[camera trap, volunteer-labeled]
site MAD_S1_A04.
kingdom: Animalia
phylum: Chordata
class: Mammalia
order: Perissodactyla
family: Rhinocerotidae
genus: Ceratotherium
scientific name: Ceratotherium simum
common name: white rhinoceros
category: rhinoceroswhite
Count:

•••••

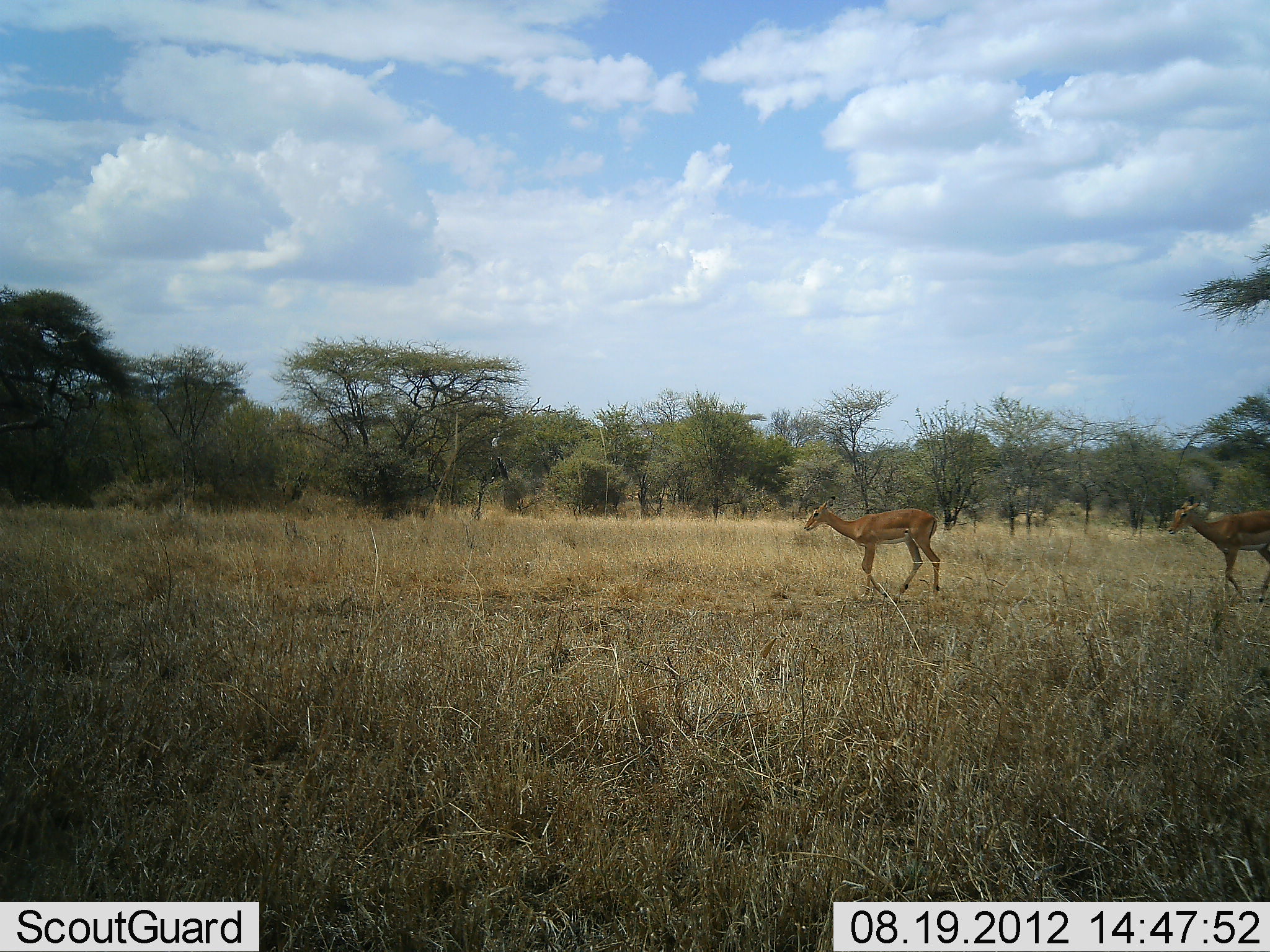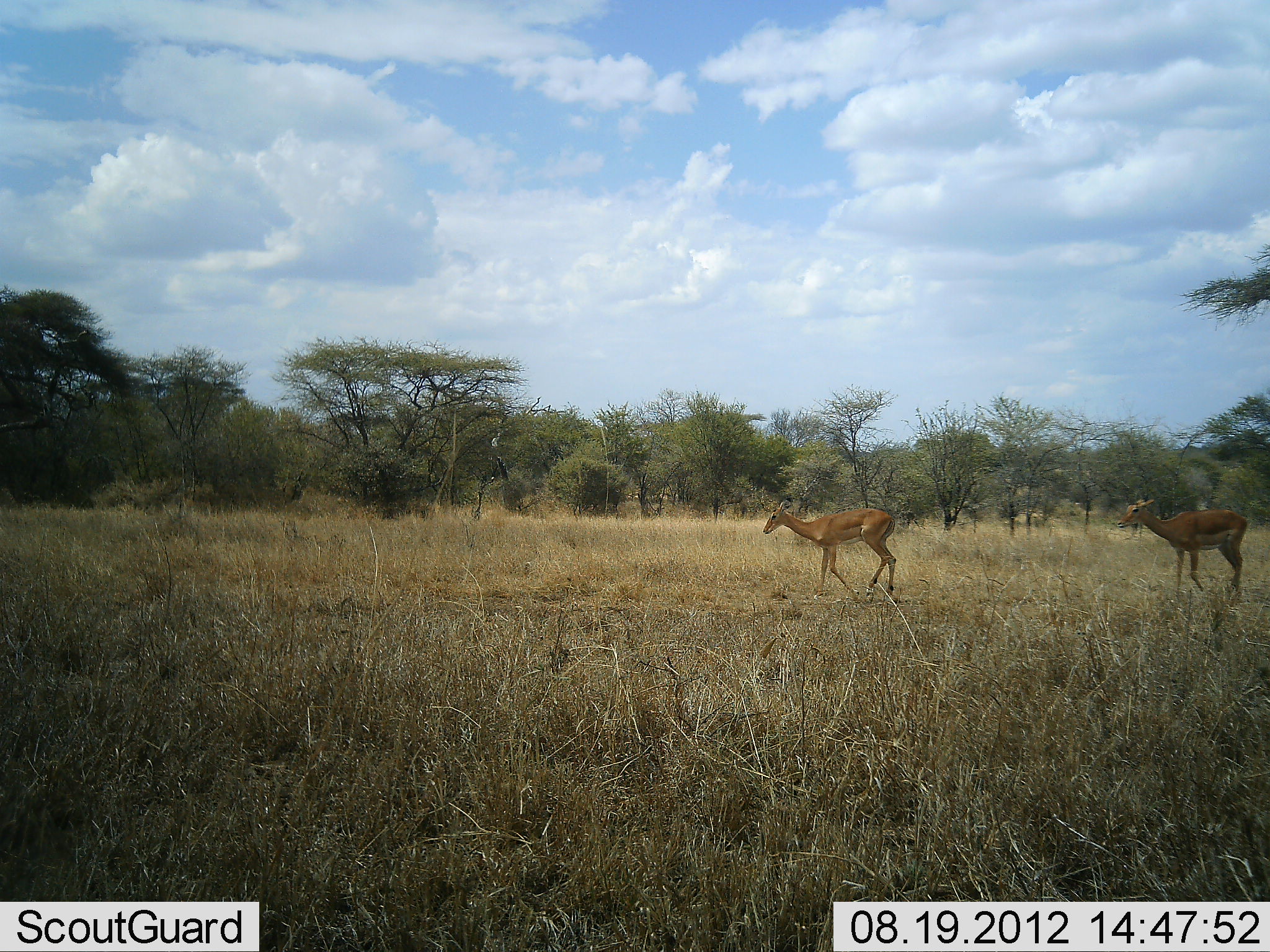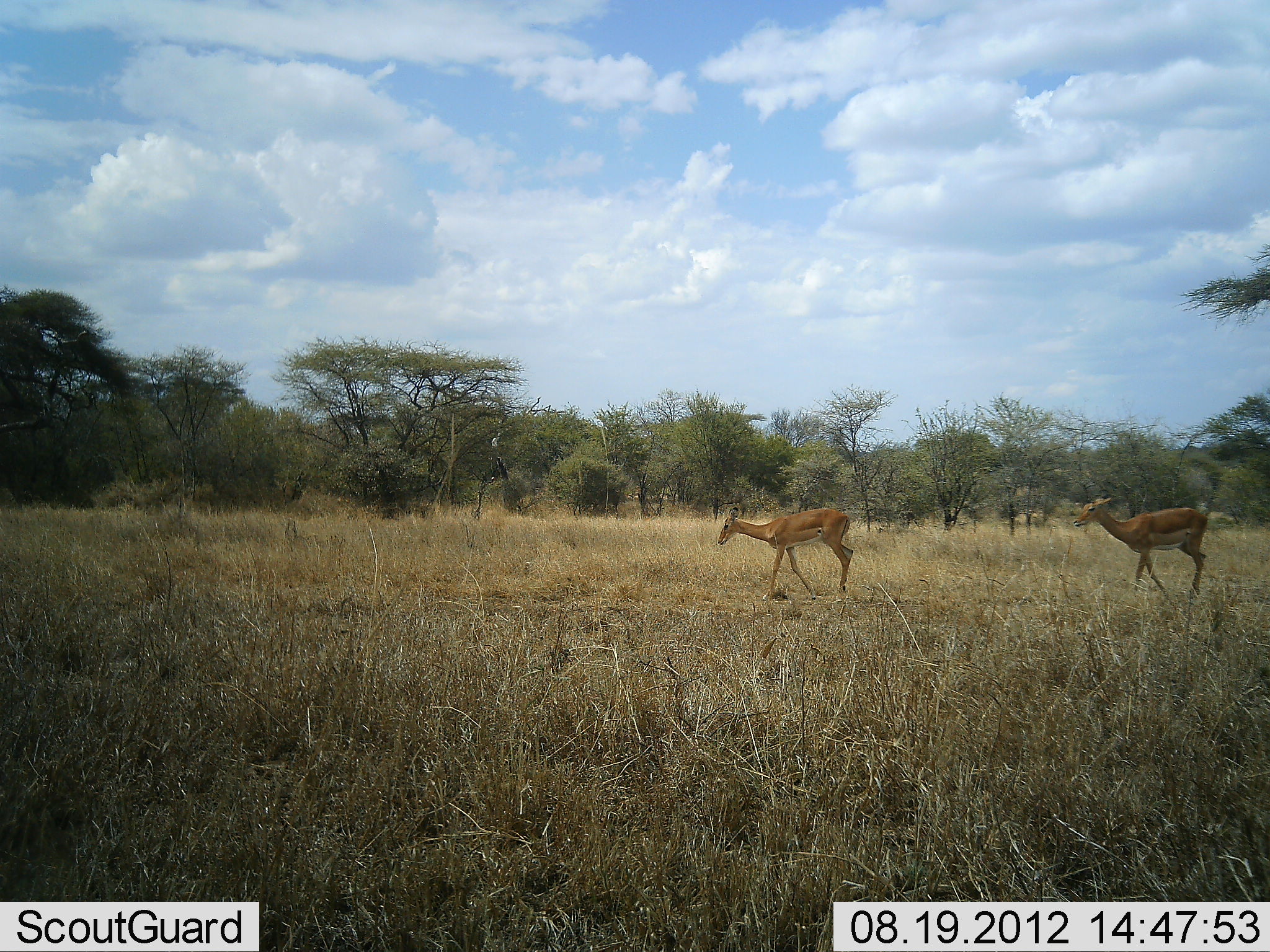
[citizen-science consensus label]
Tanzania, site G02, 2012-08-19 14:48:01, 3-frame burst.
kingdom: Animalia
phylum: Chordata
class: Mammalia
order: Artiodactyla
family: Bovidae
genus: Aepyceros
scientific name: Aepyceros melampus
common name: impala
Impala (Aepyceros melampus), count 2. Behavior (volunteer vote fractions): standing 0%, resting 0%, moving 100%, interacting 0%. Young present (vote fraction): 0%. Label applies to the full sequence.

•••••

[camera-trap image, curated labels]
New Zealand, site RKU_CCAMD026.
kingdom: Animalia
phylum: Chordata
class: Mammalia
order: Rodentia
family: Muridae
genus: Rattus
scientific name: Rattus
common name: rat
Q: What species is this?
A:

•••••

Every line of the listing that includes the word "site" forms the answer.

site MAD_S1_A04.
Tanzania, site G02, 2012-08-19 14:48:01, 3-frame burst.
New Zealand, site RKU_CCAMD026.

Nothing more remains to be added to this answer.